Wir sind die Zukunft, die sich durchsetzen wird.
Wir rufen Feministinnen auf der ganzen Welt auf:
- Beteiligen Sie sich an friedlichen Demonstrationen
und starten Sie Offline- und Online-Kampagnen gegen den Krieg in der Ukraine
und die Diktatur Putins und organisieren Sie Ihre eigenen Aktionen. Verwenden
Sie das Symbol der Feministischen Antikriegs-Widerstandsbewegung in Ihren
Materialien und Publikationen sowie die Hashtags #FeministAntiWarResistance und
#FeministsAgainstWar.
- Verbreiten Sie die Informationen über den Krieg in
der Ukraine und Putins Aggression. Wir brauchen die ganze Welt, um die Ukraine
in diesem Moment zu unterstützen und sich zu weigern, Putins Regime in
irgendeiner Weise zu helfen.
- Teilen Sie dieses Manifest mit anderen. Es ist
notwendig zu zeigen, dass Feministinnen gegen diesen Krieg sind - und gegen
jede Art von Krieg. Es ist auch wichtig zu zeigen, dass es noch russische
Aktivistinnen gibt, die bereit sind, sich im Widerstand gegen Putins Regime zu
vereinen. Wir alle sind jetzt von staatlicher Verfolgung bedroht und brauchen
Ihre Unterstützung."[3]
Die Feministinnen versuchen, Putins Krieg zu stoppen. Er muss gestoppt
werden. Wir rufen all die vielen ehrlichen, anständigen RussInnen auf, ihren
Teil dazu beizutragen, diesen Wahnsinn zu beenden, denn sie sind die Einzigen,
die das können.
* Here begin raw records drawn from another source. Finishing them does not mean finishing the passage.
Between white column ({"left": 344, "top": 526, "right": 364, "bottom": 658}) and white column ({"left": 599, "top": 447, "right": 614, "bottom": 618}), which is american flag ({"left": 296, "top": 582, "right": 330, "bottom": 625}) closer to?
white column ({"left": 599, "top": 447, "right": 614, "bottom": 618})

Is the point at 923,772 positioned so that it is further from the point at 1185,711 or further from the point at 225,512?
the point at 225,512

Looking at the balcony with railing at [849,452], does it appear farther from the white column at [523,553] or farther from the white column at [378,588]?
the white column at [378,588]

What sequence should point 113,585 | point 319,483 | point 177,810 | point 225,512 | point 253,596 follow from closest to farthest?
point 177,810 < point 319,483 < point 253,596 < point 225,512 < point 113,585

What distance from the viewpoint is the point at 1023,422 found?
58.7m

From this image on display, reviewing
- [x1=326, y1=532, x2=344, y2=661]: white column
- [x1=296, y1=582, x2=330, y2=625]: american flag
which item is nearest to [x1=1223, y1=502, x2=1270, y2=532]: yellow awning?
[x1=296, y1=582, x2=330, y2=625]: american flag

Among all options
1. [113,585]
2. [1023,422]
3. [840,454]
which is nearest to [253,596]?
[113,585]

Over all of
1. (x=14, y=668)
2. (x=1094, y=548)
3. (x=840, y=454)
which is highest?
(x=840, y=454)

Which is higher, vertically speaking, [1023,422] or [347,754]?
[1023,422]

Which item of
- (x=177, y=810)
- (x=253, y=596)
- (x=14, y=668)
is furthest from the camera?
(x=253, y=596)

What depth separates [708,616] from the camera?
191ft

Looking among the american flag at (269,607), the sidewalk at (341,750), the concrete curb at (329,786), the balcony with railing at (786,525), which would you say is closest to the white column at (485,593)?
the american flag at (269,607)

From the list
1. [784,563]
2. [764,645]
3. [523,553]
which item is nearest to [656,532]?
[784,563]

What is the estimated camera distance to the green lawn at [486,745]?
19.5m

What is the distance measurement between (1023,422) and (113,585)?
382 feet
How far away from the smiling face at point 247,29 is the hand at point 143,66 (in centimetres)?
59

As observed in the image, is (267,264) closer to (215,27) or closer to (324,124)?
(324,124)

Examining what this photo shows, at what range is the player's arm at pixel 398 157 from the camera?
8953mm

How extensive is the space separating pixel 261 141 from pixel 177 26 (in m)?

Wir wollen ihnen beistehen.
[1] https://www.derwesten.de/politik/russland-ukraine-st-petersburg-demo-krieg-putin-aktivistin-polizei-verhaftungen-krim-id234715995.html
[2] https://www.n-tv.de/politik/Fast-7000-Wissenschaftler-kritisieren-Putins-Krieg-article23171805.html
[3] https://jacobinmag.com/2022/02/russian-feminist-antiwar-resistance-ukraine-putin
Polizisten nehmen eine Demonstrantin am
Puschkinplatz, Moskau, am 24. Februar 2022 fest.